Start of Page text

The LCBO rounds up bottles for delivery, but who wants to wait days?
There are few greater joys in life than opening your front door to a hand-picked box of booze. (Okay, I'm unmarried, childless and obsessed with alcohol, so take that statement with a grain of salt.)
When the LCBO launched its online sales and delivery option in late July, Ontarians were ushered into a new realm of convenience – kind of. I mean, if you're okay waiting a few days between ordering and delivery.
Five thousand products are currently available via the LCBO's website, lcbo.com, including consignment wines purchasable by the case but otherwise unavailable at LCBO stores.
While that's dandy for wine geeks cool with committing to a dozen bottles of pricey small-production Pinot Noir, it's not revolutionary – even in Ontario, land of famously restrictive liquor laws.
Similar services have been available for some time via wineries, agents and websites like WineWire.ca and WineOnline.ca. Craft beer can be purchased in Ontario through virtual clubs like thebrewbox.co and savvycompany.ca.
Online access to a wide variety of spirits, though, wasn't a thing in Ontario until now, so the LCBO's new system must be progress proof positive.
An indisputable upside to ordering online is that the LCBO consolidates products into one tidy package, sparing you the agony of chasing bottles across five GTA locations. That alone is worth waiting two to three days for delivery and swallowing a minimum order of $50 plus a $12-plus-tax shipping charge.

End of Page text
Start of Recorded information

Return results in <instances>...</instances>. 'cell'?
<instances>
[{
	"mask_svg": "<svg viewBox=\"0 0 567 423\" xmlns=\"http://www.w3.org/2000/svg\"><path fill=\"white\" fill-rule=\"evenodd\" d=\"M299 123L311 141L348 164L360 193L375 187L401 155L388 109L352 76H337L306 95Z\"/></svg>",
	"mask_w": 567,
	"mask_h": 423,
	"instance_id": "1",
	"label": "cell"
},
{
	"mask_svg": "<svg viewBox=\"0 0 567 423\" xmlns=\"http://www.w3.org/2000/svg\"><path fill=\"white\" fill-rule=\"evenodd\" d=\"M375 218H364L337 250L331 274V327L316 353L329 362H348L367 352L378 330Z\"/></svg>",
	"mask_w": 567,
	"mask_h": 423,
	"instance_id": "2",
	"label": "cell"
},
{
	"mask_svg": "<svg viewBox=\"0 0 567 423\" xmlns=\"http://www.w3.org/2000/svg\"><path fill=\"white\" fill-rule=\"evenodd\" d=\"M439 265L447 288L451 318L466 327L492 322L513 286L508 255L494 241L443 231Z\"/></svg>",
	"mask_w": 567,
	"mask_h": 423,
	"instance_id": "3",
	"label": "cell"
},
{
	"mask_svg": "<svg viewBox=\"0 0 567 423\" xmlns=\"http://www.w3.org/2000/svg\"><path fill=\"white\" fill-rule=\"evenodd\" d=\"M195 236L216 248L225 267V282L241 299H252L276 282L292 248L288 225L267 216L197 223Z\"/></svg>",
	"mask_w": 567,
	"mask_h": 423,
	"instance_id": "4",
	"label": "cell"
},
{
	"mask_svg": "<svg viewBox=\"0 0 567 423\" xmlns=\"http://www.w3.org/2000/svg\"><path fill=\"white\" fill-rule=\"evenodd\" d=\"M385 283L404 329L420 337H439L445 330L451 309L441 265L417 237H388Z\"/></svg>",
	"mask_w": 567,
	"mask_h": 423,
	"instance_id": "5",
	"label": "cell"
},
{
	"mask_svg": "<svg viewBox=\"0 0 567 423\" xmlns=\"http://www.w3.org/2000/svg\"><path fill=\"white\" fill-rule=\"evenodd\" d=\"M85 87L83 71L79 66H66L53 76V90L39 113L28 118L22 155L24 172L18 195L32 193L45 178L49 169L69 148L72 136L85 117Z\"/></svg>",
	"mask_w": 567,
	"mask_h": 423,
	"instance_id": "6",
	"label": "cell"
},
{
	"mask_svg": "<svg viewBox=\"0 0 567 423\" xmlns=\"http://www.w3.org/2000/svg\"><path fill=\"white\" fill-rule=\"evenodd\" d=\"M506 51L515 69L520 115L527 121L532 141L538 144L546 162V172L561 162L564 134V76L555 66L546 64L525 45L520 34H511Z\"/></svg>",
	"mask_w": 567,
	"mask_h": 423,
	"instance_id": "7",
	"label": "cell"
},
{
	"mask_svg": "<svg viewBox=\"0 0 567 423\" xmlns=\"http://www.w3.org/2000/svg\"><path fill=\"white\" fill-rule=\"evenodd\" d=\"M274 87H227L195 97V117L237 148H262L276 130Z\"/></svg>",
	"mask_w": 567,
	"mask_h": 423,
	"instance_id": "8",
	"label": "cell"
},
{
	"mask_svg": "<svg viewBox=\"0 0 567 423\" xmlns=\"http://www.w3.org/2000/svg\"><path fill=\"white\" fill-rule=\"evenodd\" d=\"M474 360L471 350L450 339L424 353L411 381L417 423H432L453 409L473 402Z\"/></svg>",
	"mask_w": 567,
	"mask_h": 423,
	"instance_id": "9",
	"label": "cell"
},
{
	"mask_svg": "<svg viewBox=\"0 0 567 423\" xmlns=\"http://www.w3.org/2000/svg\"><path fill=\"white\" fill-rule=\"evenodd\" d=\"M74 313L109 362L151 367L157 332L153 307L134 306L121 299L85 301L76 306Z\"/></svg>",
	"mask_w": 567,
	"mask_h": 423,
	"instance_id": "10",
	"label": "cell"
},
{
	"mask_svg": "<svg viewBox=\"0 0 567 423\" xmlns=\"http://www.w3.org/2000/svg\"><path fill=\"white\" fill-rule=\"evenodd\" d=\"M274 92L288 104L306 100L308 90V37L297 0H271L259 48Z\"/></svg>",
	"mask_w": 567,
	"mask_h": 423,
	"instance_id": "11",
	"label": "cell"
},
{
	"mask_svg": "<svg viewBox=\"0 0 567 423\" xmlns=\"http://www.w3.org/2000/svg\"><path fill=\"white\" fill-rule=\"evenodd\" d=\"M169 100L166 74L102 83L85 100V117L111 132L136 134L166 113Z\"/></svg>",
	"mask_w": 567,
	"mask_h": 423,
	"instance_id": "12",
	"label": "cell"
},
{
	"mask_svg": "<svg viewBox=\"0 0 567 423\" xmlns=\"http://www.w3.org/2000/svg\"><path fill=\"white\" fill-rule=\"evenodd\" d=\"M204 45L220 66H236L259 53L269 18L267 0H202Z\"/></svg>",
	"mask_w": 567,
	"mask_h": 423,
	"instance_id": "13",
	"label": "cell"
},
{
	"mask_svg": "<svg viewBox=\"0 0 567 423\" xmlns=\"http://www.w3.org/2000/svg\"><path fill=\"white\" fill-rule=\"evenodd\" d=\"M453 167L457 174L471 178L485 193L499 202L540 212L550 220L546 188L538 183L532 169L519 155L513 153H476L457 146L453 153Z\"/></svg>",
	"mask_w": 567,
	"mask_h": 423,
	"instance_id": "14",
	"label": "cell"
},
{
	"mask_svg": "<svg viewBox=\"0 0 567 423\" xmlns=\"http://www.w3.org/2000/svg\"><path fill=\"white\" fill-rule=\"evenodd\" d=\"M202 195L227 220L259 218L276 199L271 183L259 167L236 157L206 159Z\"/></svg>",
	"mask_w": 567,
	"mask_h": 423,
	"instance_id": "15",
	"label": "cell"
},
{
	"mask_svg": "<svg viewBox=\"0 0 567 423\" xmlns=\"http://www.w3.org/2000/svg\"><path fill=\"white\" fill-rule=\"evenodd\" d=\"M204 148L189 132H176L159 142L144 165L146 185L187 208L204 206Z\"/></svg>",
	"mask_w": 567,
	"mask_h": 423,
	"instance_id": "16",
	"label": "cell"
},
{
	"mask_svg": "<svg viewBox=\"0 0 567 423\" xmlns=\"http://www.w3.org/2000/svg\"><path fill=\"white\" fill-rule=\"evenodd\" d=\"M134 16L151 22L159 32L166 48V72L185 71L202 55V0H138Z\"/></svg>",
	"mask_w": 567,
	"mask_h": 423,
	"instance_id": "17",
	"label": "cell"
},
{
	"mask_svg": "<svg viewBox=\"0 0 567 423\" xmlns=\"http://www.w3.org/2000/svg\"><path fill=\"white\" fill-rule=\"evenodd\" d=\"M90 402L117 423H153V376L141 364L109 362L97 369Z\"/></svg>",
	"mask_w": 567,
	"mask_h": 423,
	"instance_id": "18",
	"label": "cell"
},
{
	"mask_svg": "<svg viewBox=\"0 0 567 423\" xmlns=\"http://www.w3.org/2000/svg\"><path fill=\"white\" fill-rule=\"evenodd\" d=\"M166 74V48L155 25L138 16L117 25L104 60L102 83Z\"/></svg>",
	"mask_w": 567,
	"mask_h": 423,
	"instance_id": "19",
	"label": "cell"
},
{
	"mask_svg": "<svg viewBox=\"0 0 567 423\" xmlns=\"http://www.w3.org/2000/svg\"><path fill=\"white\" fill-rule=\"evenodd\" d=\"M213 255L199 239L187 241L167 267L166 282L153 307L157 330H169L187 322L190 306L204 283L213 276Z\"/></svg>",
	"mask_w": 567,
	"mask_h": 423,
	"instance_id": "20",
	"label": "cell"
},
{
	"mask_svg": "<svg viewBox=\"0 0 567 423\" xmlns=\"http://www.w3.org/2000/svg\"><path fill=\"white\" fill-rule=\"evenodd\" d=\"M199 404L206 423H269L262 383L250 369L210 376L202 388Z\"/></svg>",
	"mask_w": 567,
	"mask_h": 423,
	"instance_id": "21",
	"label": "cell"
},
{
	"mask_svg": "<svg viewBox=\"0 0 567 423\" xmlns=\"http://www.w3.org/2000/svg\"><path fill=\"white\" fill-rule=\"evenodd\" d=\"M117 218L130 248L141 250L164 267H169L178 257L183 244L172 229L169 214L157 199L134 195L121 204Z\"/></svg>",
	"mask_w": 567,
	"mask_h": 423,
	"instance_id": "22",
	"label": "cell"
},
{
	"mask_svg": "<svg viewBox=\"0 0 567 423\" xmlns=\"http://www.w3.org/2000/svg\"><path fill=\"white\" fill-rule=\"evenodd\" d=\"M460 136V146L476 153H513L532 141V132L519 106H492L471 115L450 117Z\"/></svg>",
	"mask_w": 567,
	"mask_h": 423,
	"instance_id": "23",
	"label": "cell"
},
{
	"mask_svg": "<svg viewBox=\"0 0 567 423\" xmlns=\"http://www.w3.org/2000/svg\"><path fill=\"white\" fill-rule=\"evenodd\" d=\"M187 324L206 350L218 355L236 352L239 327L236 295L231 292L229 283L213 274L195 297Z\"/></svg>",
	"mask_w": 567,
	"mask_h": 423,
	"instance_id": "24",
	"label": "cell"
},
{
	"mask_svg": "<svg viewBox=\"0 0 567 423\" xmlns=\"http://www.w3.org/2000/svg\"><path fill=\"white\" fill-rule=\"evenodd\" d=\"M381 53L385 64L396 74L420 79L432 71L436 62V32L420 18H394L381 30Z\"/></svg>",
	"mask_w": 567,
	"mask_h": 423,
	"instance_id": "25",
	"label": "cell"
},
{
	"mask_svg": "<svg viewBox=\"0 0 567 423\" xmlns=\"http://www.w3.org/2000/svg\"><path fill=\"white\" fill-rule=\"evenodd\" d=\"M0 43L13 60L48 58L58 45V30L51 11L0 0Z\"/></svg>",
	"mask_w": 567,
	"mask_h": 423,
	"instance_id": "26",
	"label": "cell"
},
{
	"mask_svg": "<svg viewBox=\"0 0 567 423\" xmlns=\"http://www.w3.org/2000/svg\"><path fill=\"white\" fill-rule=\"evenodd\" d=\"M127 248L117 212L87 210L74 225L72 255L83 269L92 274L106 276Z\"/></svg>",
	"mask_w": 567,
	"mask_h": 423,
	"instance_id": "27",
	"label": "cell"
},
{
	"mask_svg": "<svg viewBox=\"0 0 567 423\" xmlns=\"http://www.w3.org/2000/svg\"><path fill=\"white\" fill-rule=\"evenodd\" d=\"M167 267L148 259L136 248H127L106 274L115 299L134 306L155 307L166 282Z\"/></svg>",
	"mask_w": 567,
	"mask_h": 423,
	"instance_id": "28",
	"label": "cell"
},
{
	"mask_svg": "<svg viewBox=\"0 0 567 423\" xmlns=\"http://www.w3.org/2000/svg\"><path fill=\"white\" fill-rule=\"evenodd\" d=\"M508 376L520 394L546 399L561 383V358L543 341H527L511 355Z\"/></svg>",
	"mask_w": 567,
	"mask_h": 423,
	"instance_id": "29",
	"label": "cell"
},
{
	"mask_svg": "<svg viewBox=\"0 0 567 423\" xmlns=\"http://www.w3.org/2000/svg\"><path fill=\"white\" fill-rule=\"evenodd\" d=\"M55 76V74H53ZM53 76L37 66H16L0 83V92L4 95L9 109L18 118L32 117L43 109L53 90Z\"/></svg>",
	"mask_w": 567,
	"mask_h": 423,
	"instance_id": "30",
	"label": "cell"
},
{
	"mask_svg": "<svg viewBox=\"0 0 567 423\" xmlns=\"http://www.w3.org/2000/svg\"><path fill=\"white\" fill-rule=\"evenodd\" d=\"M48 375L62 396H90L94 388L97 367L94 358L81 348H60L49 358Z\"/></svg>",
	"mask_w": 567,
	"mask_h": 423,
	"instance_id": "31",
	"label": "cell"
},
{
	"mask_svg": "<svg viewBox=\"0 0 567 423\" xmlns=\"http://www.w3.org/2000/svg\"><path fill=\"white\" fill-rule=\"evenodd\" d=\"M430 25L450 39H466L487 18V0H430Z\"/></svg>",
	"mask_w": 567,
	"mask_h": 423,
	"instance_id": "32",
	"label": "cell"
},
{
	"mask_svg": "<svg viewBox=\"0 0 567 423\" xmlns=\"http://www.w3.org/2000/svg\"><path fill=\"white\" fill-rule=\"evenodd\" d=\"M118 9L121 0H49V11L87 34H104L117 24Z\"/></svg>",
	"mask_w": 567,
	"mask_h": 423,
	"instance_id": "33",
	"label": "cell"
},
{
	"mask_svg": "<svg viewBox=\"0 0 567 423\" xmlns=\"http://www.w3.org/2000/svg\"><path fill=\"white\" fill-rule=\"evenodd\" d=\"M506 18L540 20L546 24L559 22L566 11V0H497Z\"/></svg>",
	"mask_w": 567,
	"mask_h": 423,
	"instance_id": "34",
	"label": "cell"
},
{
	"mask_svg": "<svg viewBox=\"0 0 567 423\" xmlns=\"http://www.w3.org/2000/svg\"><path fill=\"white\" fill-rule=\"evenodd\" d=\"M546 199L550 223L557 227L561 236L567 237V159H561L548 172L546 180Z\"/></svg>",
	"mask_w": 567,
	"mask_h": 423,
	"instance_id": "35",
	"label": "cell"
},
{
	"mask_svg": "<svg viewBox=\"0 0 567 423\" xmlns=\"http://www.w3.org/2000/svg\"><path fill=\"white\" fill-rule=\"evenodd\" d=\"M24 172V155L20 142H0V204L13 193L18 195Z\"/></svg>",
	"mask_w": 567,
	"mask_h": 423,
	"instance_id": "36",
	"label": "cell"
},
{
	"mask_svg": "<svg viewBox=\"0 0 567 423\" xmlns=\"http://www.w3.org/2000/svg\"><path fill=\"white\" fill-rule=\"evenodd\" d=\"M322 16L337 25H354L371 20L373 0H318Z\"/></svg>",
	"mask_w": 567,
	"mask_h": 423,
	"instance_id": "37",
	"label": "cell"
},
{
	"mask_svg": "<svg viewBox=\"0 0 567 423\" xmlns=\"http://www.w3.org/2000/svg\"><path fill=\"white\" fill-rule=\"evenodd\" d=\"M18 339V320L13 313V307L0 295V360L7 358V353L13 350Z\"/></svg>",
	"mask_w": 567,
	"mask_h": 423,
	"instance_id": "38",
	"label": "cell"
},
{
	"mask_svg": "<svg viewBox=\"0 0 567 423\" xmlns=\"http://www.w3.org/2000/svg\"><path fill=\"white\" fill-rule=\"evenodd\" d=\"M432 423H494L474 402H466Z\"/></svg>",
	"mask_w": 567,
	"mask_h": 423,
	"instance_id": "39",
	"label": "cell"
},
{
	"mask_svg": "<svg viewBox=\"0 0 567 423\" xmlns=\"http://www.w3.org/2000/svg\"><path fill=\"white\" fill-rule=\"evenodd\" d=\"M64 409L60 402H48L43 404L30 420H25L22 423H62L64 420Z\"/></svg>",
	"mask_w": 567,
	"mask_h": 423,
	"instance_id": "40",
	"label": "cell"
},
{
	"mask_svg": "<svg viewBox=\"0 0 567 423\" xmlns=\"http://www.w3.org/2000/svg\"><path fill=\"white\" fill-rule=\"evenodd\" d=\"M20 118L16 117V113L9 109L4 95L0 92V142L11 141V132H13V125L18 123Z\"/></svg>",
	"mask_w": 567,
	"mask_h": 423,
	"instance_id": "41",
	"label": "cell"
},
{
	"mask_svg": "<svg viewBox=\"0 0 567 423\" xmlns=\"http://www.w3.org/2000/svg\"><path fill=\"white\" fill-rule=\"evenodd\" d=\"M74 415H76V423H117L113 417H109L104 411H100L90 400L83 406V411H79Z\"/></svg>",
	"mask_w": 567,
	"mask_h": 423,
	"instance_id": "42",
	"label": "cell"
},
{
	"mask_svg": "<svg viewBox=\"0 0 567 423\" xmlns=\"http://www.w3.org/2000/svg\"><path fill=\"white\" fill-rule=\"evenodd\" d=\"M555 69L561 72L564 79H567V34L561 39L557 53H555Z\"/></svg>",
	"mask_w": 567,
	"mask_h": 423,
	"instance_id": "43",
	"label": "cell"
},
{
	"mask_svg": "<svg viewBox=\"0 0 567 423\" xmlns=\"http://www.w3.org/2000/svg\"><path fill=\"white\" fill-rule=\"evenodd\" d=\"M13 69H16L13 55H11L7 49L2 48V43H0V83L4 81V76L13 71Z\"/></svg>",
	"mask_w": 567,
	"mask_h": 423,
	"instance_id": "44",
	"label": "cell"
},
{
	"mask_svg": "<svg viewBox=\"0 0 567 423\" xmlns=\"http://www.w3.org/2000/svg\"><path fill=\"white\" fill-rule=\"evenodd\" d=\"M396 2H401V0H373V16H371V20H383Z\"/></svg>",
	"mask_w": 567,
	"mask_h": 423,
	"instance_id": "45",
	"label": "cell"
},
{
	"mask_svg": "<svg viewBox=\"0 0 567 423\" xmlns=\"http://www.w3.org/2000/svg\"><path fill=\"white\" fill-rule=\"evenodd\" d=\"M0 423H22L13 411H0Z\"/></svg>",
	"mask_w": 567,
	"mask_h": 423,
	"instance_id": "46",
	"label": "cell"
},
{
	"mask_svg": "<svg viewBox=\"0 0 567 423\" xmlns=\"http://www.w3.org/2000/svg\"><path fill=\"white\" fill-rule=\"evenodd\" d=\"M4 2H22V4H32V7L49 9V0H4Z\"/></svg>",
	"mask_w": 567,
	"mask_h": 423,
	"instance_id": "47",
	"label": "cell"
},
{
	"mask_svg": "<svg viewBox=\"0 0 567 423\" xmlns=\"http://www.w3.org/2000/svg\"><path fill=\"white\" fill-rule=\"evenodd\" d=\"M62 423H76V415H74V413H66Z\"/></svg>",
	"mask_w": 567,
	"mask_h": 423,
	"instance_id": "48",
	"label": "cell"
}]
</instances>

End of Recorded information

◆ Prompt 1
According to the LCBO delivery article, how many products are currently available through lcbo.com?
◆ Prompt 2
In the LCBO delivery article, rewrite the passage beginning at the words "While that's dandy" and stopping after "restrictive liquor laws.", swapping "Pinot Noir" for "Chardonnay".
◆ Prompt 3
Write the next part of the LCBO delivery article, picking up after its final sentence.
The rows have no connection to the LCBO delivery article.

◆ Response box 1
Five thousand.

◆ Response box 2
While that's dandy for wine geeks cool with committing to a dozen bottles of pricey small-production Chardonnay, it's not revolutionary – even in Ontario, land of famously restrictive liquor laws.

◆ Response box 3
You can skirt the Canada Post fee by scooping your order directly from whichever LCBO location suits you best. Personally, that's the feature I'd favour, but it turns out home delivery has proved the most popular option so far.
That's probably because home delivery doesn't drag on for weeks. Orders for pickup can take anywhere from one to four weeks to be filled by the LCBO and up to four to seven if it's coming from a third-party supplier like an agent.
Unless you're the type who starts planning a holiday party before Halloween, grabbing your haul from the nearest liquor store three weeks after you ordered it doesn't qualify as the epitome of convenience.
Fortunately, most online products, with the exception of by-the-case consignment stuff, aren't particularly hard to locate - especially if you've already worked biweekly pilgrimages to Summerhill into your life.
So, yes, it's wonderful to tear open a cardboard treasure chest of adults-only beverages (after being IDed by the postperson, of course). But just like everything associated with our provincial liquor board, the service has limitations.